● GIVEN PASSAGE
## Begin

Digital Initiatives Home About the Digital Initiatives Services Research and Development Metadata Reports Ask Questions Virgo Catalog
University of Virginia
University of Virginia Library
Digital Initiatives: Reports

Repository Text Functionality Group Report

October 10, 2002

Committee members: Leslie Johnston, Chair, Melinda Baumann, Matt Gibson, Karen Marshall, Chris Ruotolo, Scott Silet, Kendon Stubbs

Goal

Discussion and documentation of the required level of functionality for searching, display of results sets, and the generic stylesheets for texts delivered through the repository that have no overriding stylesheets.  These decisions will be informed by the current etext search and style implementation as well as any limitations of the search engine.

Issues

  • Simple search defaults
  • Advanced search categories (element and region limiters) and search type limiters (proximity, etc.)
  • Display of results sets in text-only searches and searches that return multiple format types (texts, images, datasets)
  • What is delivered when a result is selected

Recommendations/specification will be drawn up for the discovery of texts in a cross-format/collection simple search, a text-only search, and an advanced text-only search, how results should be returned, and how selected texts should be displayed.


Recommendations - Cross-Format and Cross-Collection Simple Search

The proposed functionality for the discovery of texts in the simple search across all formats and collections is as follows:

  • The user must be able to locate known items using a phrase, such as an author or a title.
  • The keyword searching should be a full-text search and not limited only to metadata, but this may not be possible in the short term and we may have no choice but to implement metadata-only searching.
  • The simple search must also be limitable by format, such as text or image.
  • The user must be able to specify how the results should be sorted, such as by relevance, format, maker, title, etc.
  • The default for results should be the whole item (such as a complete text, or site/object).
  • Once the results set has been returned, the user should be able to perform a narrowing search within those search results.  As with the initial search, the user should be able to limit by format, declare a sorting option, AND set whether the results should be the whole item OR a hit in context (a text region or individual images for a site/object) if this search is based on full-text search functionality (if this search is metadata only, then only a whole work can be returned).
  • Results for any search must be weighted; whether by number of hits per object or by a more complex algorithm is to be determined in the implementation.

There is no need for a separate simple text-only search if the general simple search is limitable by format.


Recommendations - Browsing

To get at a digital work in full, most searching takes place from outside search engines (Yahoo! and Google are the most common referrers to etext) or via Virgo (although we have no stats on this use).  Etext supports the access to works in full through their browse pages, which are dynamically generated via a "Make Browse" program created by Sue Munson.  Some sort of dynamic browsing capability should be supported by the repository, such as generating full listings arranged by author, date, title, etc.

## End

● PROBLEM 1
Please reproduce the repository report word for word, from "Recommendations - Browsing" up to and including "date, title, etc.".

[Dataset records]
## Begin

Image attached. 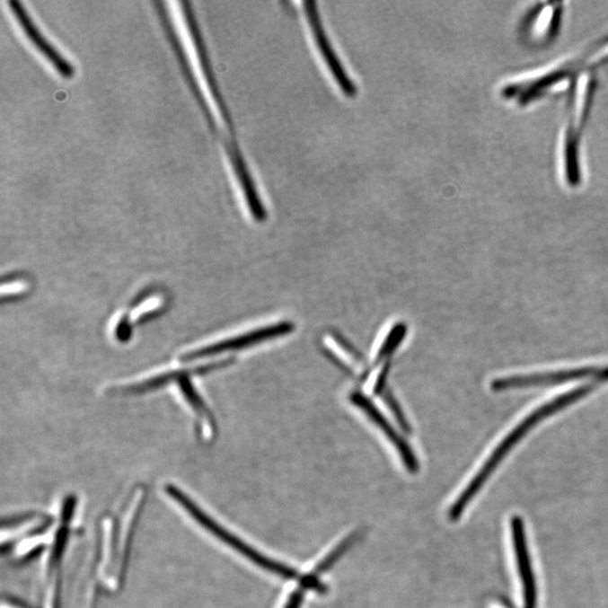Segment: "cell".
Listing matches in <instances>:
<instances>
[{"label": "cell", "mask_w": 608, "mask_h": 608, "mask_svg": "<svg viewBox=\"0 0 608 608\" xmlns=\"http://www.w3.org/2000/svg\"><path fill=\"white\" fill-rule=\"evenodd\" d=\"M180 5L186 29H188L190 40H192L194 50L197 53L199 66H201L203 77L206 79L208 91L211 93L212 99L215 100L217 110H219L222 122L225 124L226 137H228L230 144V151L226 156L229 158L230 165H232L234 174L236 176L239 188L242 189L252 219L256 222H264L269 216L268 208H266L263 198L260 197L254 177H252L250 167L247 165L246 158L243 156L241 144L238 141L236 124H234L233 114L230 112L224 93H222L220 84L217 82L201 28H199L197 15L193 11L192 3L189 0H181Z\"/></svg>", "instance_id": "cell-1"}, {"label": "cell", "mask_w": 608, "mask_h": 608, "mask_svg": "<svg viewBox=\"0 0 608 608\" xmlns=\"http://www.w3.org/2000/svg\"><path fill=\"white\" fill-rule=\"evenodd\" d=\"M598 384L599 383H595L581 385V387L571 390V392L562 393L560 396L552 399V401L545 402L544 405L536 408L534 411H532L530 415H527L525 419H524L521 423H519L516 427H515L512 432L498 444V446L495 448L494 452L491 453L489 458H488L485 464L482 465L480 471L474 476L472 481L469 483L463 494H461L459 498L455 500V503L453 504L450 512H448V518H450L451 521L455 522L463 516L464 509L471 503V500L476 497L478 492L482 489L485 483L489 480V478L492 476V473L496 471L497 468L503 463L506 456H507L509 453L527 436L531 430H533L536 426L543 423V421L550 419V417H552L558 414V412L565 410L567 408L587 398L590 393H593L595 390L597 389Z\"/></svg>", "instance_id": "cell-2"}, {"label": "cell", "mask_w": 608, "mask_h": 608, "mask_svg": "<svg viewBox=\"0 0 608 608\" xmlns=\"http://www.w3.org/2000/svg\"><path fill=\"white\" fill-rule=\"evenodd\" d=\"M586 379H593L599 384L608 383V366H581L497 377L491 381L490 390L492 392L501 393L513 390L553 387Z\"/></svg>", "instance_id": "cell-3"}, {"label": "cell", "mask_w": 608, "mask_h": 608, "mask_svg": "<svg viewBox=\"0 0 608 608\" xmlns=\"http://www.w3.org/2000/svg\"><path fill=\"white\" fill-rule=\"evenodd\" d=\"M302 5H304L305 20L308 22L313 41L316 43L318 51L325 61L328 70L334 77L337 85L346 96H357L358 93L357 84H355L353 78H350L335 48H332L330 40L328 38L325 28H323L321 14H319L318 4L308 0V2L302 3Z\"/></svg>", "instance_id": "cell-4"}, {"label": "cell", "mask_w": 608, "mask_h": 608, "mask_svg": "<svg viewBox=\"0 0 608 608\" xmlns=\"http://www.w3.org/2000/svg\"><path fill=\"white\" fill-rule=\"evenodd\" d=\"M7 5L10 7L17 24L21 26L22 32L33 44V47L41 53L43 57H46L48 64L57 71V74L65 79L73 78L75 74V66L44 37L41 30L34 23L32 16L25 10L23 4L16 2V0H10Z\"/></svg>", "instance_id": "cell-5"}, {"label": "cell", "mask_w": 608, "mask_h": 608, "mask_svg": "<svg viewBox=\"0 0 608 608\" xmlns=\"http://www.w3.org/2000/svg\"><path fill=\"white\" fill-rule=\"evenodd\" d=\"M510 532L516 557L519 579L522 583L524 608H538V588L532 567L530 552H528L525 525L523 519L515 516L510 519Z\"/></svg>", "instance_id": "cell-6"}, {"label": "cell", "mask_w": 608, "mask_h": 608, "mask_svg": "<svg viewBox=\"0 0 608 608\" xmlns=\"http://www.w3.org/2000/svg\"><path fill=\"white\" fill-rule=\"evenodd\" d=\"M293 330H295V325L286 322L260 328V330L248 332V334L234 337V339L194 350V352L185 355L184 359L185 361H194V359L212 357V355L230 352V350L251 348V346L263 343V341L291 334Z\"/></svg>", "instance_id": "cell-7"}, {"label": "cell", "mask_w": 608, "mask_h": 608, "mask_svg": "<svg viewBox=\"0 0 608 608\" xmlns=\"http://www.w3.org/2000/svg\"><path fill=\"white\" fill-rule=\"evenodd\" d=\"M350 401H352L354 405L359 408V410L366 412L368 419H370L377 427L383 430L385 436H387L392 445L397 448L402 463L405 465L408 471L410 473L419 472V460H417V456L414 451H412L411 446L407 443L406 439L393 428V426L389 423L383 412L377 410L374 403H373L370 399L366 398V396H364L363 393L359 392H354L352 396H350Z\"/></svg>", "instance_id": "cell-8"}, {"label": "cell", "mask_w": 608, "mask_h": 608, "mask_svg": "<svg viewBox=\"0 0 608 608\" xmlns=\"http://www.w3.org/2000/svg\"><path fill=\"white\" fill-rule=\"evenodd\" d=\"M185 506L192 510L194 513L193 515H195L199 521L204 522L203 524H206L207 527L210 528L213 533L219 536L224 542L230 545V547L236 550V551L241 552L247 559H250L251 561L256 563L257 566H260V568H263V569L272 572V574L279 576L284 579H296L297 576H299L297 571L293 569V568L283 565V563L270 560V559L264 557L263 554H260V552H257L256 550L251 548L250 545L243 543L242 541L237 539L236 536L222 530L221 527L216 525L210 519H207V518L203 517L201 513H198V510H194L192 506H189L188 503H186Z\"/></svg>", "instance_id": "cell-9"}, {"label": "cell", "mask_w": 608, "mask_h": 608, "mask_svg": "<svg viewBox=\"0 0 608 608\" xmlns=\"http://www.w3.org/2000/svg\"><path fill=\"white\" fill-rule=\"evenodd\" d=\"M561 8L559 4H549L528 17L526 32L536 40H548L558 30ZM531 37V38H532Z\"/></svg>", "instance_id": "cell-10"}, {"label": "cell", "mask_w": 608, "mask_h": 608, "mask_svg": "<svg viewBox=\"0 0 608 608\" xmlns=\"http://www.w3.org/2000/svg\"><path fill=\"white\" fill-rule=\"evenodd\" d=\"M361 538V533L357 532L352 535H349L348 538H346L343 542H341L339 547H337L334 551H331L328 556L323 559V560L319 563L312 574L314 577L319 578V576L326 574L327 571L330 570V568L334 567L335 563L339 560L341 557L344 556L346 552L348 551L350 548L353 547L355 543Z\"/></svg>", "instance_id": "cell-11"}, {"label": "cell", "mask_w": 608, "mask_h": 608, "mask_svg": "<svg viewBox=\"0 0 608 608\" xmlns=\"http://www.w3.org/2000/svg\"><path fill=\"white\" fill-rule=\"evenodd\" d=\"M407 328L401 323V325L394 327L393 330L390 332L387 339H385L383 348H381L377 359H383L393 353L399 344L401 343L403 337H405Z\"/></svg>", "instance_id": "cell-12"}, {"label": "cell", "mask_w": 608, "mask_h": 608, "mask_svg": "<svg viewBox=\"0 0 608 608\" xmlns=\"http://www.w3.org/2000/svg\"><path fill=\"white\" fill-rule=\"evenodd\" d=\"M304 592L305 589L301 587L300 589H296L295 592H293L284 608H301L304 599Z\"/></svg>", "instance_id": "cell-13"}]
</instances>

## End

● PROBLEM 2
Locate each line in the listing above that contains the string "instances", and copy those lines out.

● TASK ANSWER 1
Recommendations - Browsing

To get at a digital work in full, most searching takes place from outside search engines (Yahoo! and Google are the most common referrers to etext) or via Virgo (although we have no stats on this use).  Etext supports the access to works in full through their browse pages, which are dynamically generated via a "Make Browse" program created by Sue Munson.  Some sort of dynamic browsing capability should be supported by the repository, such as generating full listings arranged by author, date, title, etc.

● TASK ANSWER 2
Listing matches in <instances>:
<instances>
</instances>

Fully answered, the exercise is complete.